Saturday, September 25, 2010

Honest Talk About Failing School Districts

School district funding is back in the news again, thanks to the Facebook founder kid donating a good chunk of change to the failing Newark NJ school district. All the news articles fawning over this event readily admit that spending per student is already high in this district--but nobody will mention the real bogeyman here.
It drives me nuts when so many media articles yap on and on about failing school districts and bad teachers and need for new programs, yet dance around the real issue. Which is: that students residing in communities with low social economic standards are screwed. It's just not P.C. to admit that the problem begins with the community and the home.
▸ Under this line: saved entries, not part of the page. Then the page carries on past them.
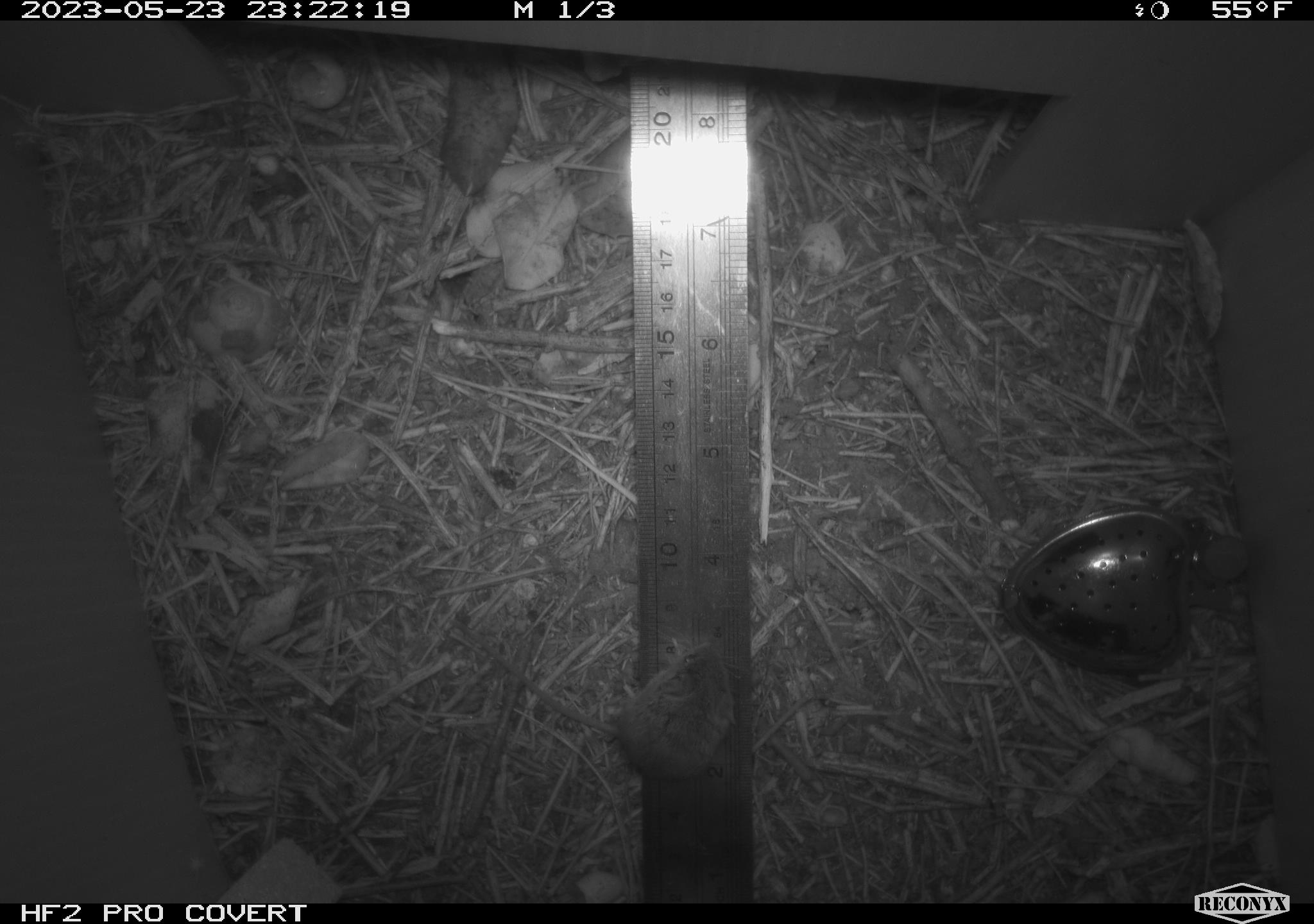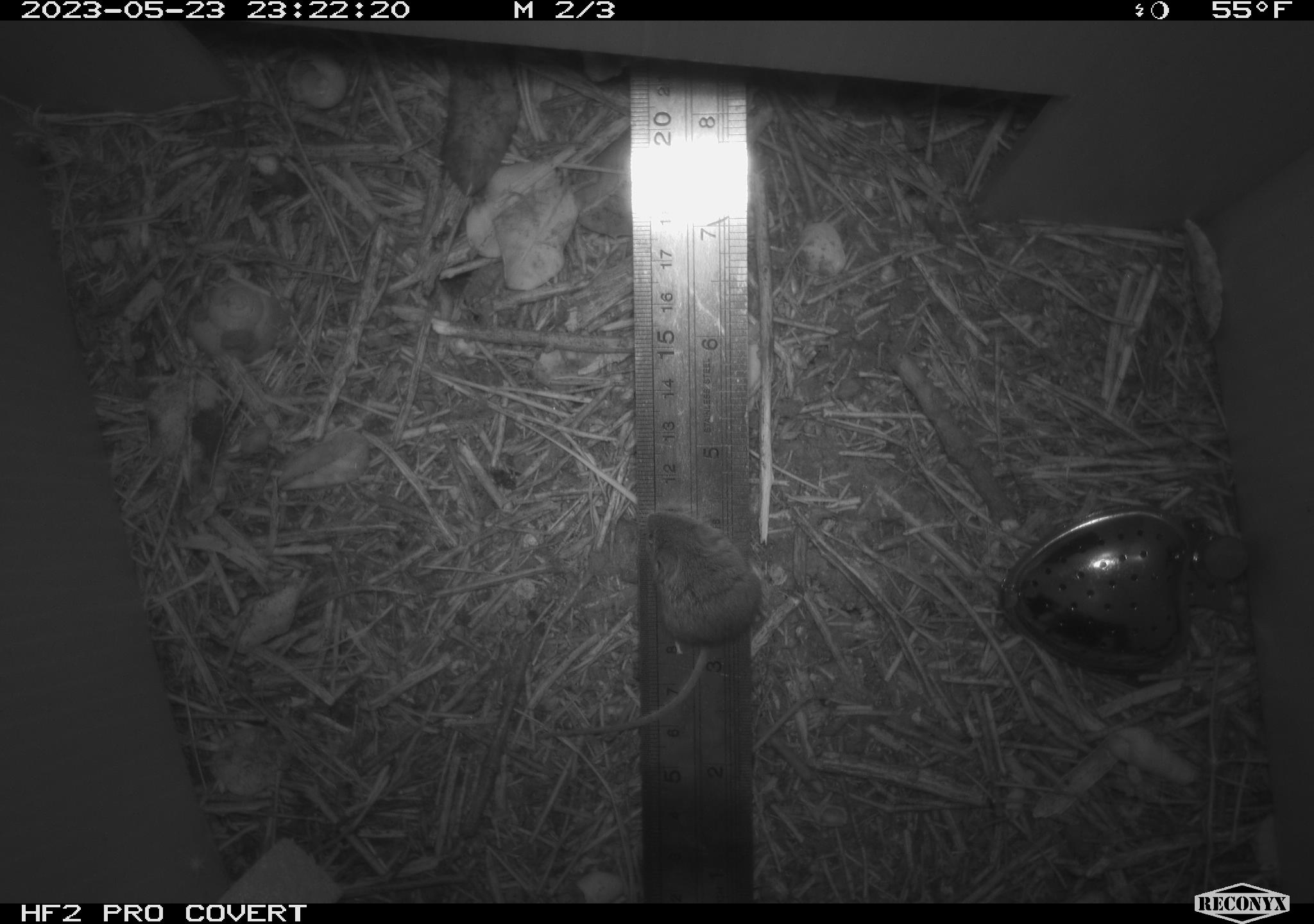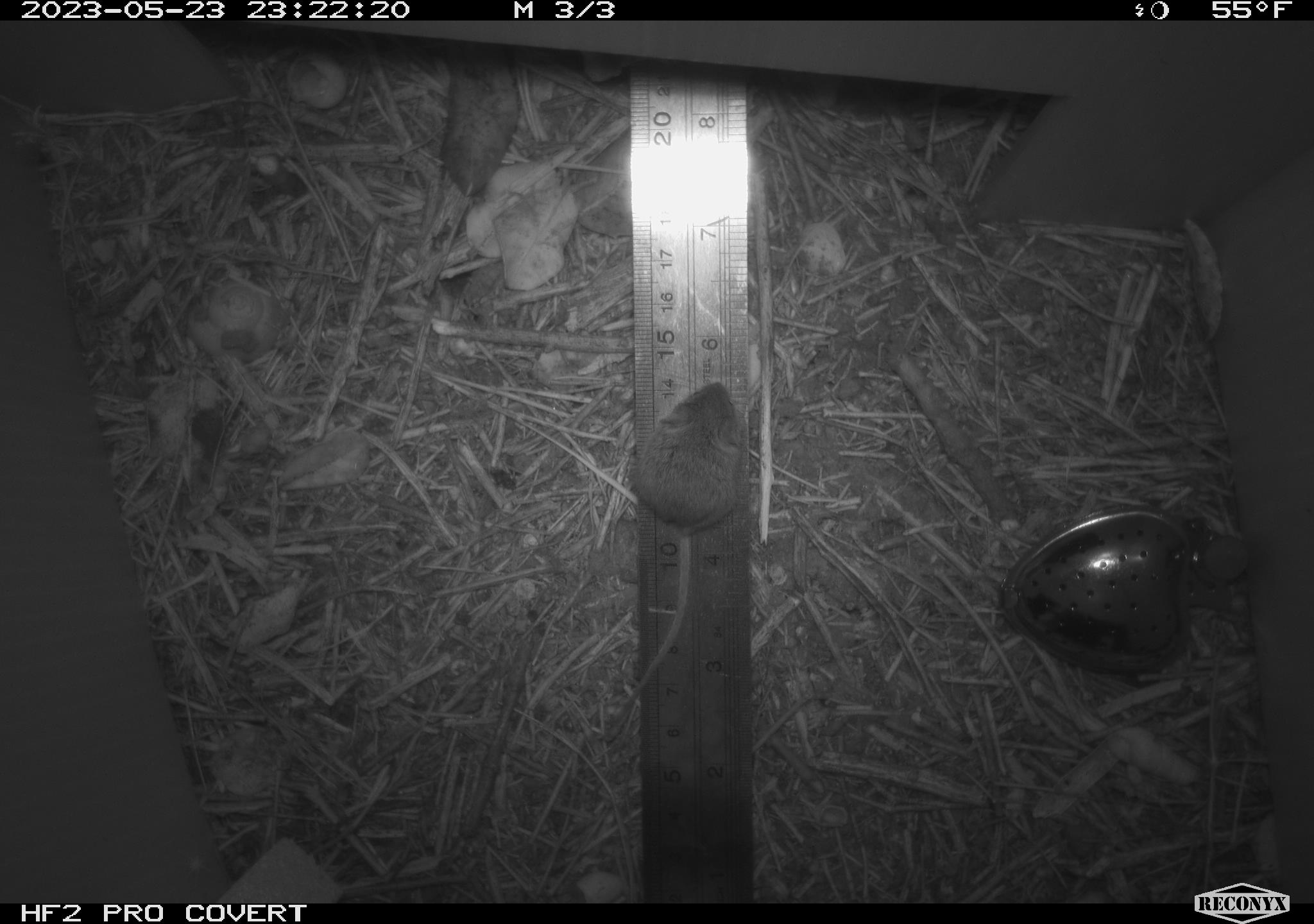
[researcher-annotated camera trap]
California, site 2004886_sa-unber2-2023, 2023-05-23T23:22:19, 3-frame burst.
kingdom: Animalia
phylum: Chordata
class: Mammalia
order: Rodentia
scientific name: Rodentia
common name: mouse species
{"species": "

One teacher I know was telling me how it's a known fact (among teachers) that when a school district reaches 40% free lunch (low income) the district is as good as doomed.
Why is this ? Because when you are raised in a home where nobody believes anything good will come from education (because, hey, it didn't work for me) they don't give a damn if you succeed or not. If your economic reality is only the crooks and pushers are rich-then you know that school is a joke. Out here in the poor communities of Alaska--they always feel that success comes from "connections", not education. It simply feels useless. It also doesn't help when the community at large mocks "nerdy" or successful kids in these types of impoverished areas.
You won't solve this ingrained mentality by blaming the poor teachers (and bless them for sticking it out in these difficult districts). But you need to target the parents. Everyone who was raised upper middle class knows that they were expected to succeed by their elders--not mocked for trying.
So take that Facebook money, and redirect it to the community--advertise on billboards, buses and TV that education is the real path to success and popularity. Change the "it's no use" mentality instead of bashing your head against the wall and flushing money down the drain.